A toxic workplace will drive talented employees away, lose money and gain a bad reputation. So how do you know if your workplace is toxic? Check for these five signs. And if you see any in your office, don’t worry because we’ve also included some suggestions to help you fix it.
Even though the office has rules and policies stating that everyone should be treated with respect, the unwritten rules state that high performers can get away with anything. For example, when an executive makes sexist comments to his assistant, cracks racist jokes and frequently curses when things don’t go his way, management turns a blind eye because he brings in a lot of business.
And when someone does complain about the behavior, their concerns are ignored, or worse, they are the ones punished for speaking out against a high performer.
Create policies that apply to everyone—no matter how well they perform—and enforce them. Also, make sure you train your employees on harassment prevention so that their behavior doesn’t break the laws and they can learn how to communicate with respect.

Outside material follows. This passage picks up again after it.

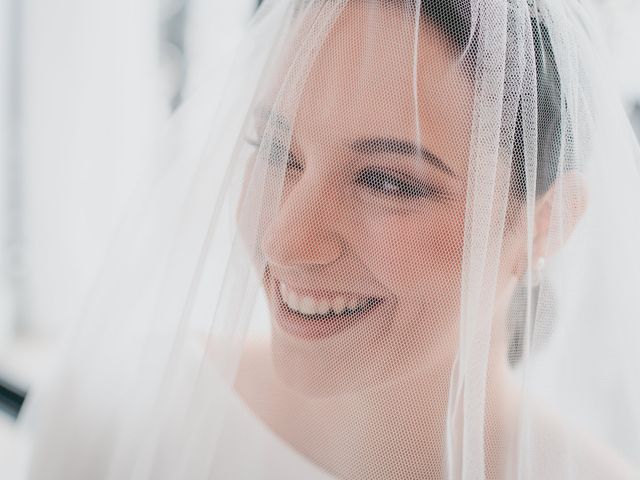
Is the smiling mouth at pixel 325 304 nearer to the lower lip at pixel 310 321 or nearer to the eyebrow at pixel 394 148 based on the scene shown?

No one wants to get fired, so bad managers will take advantage of this fear and use it as a motivation tool. They threaten employees that if they don’t stay late, exceed their goals and keep their mouths shut, they will lose their jobs—all classic signs of workplace bullying.
Additionally, when an employee makes a simple mistake, their supervisor makes it public knowledge and berates them in front of their co-workers—which leaves employees paralyzed with fear.
Have managers give employees feedback on what they are doing well to help motivate them to continue doing well. Create mentoring programs and encourage professional development so that employees can gain new skills and succeed.
Co-workers talk behind each other’s backs and gossip thrives. To some people in the office, creating drama almost seems like it’s more important than working. Instead of speaking to each other about problems, employees run to the boss to bad mouth each other.
Plus, employees can’t work together because they are afraid of someone stealing credit for their work. And some employees won’t do any work but expect their co-workers to pick up the slack—fostering even more resentment and anger.
Create an environment where no one person is singled out for failure or success, but instead, the team works together to accomplish a goal. Encourage employees to help each other and behave like professionals.
Clear communication is essential to every workplace, so when employees face problems such as these described by Fast Company:
Employees aren’t able to work together. Misunderstandings become more and more frequent, deadlines are often missed, and employees make mistakes because they don’t know what they are doing.
Managers should set expectations for their team members and check in to ensure they aren’t having any problems. Additionally, they should keep team members in the loop when planning tasks so that there are no big surprises.
When large groups of employees leave what should be a good job, it means they aren’t happy with something. And that something is probably the environment created by their boss or the company culture.
On the other hand, some employees don’t leave, but they do have a very low morale. They frequently complain, feed into office gossip and never have anything positive to say about the company.
Help employees become more engaged with their jobs—and the company as a whole. Try getting their input on ideas for creating a healthier culture or hosting more team building functions to promote comradery.
Don’t let your workplace become toxic. Invest the time and effort into creating a positive culture that promotes equal treatment, encouraging feedback and clear communication to keep employees engaged and happy.
Also, employees that experience or witness workplace bullying should contact their HR department.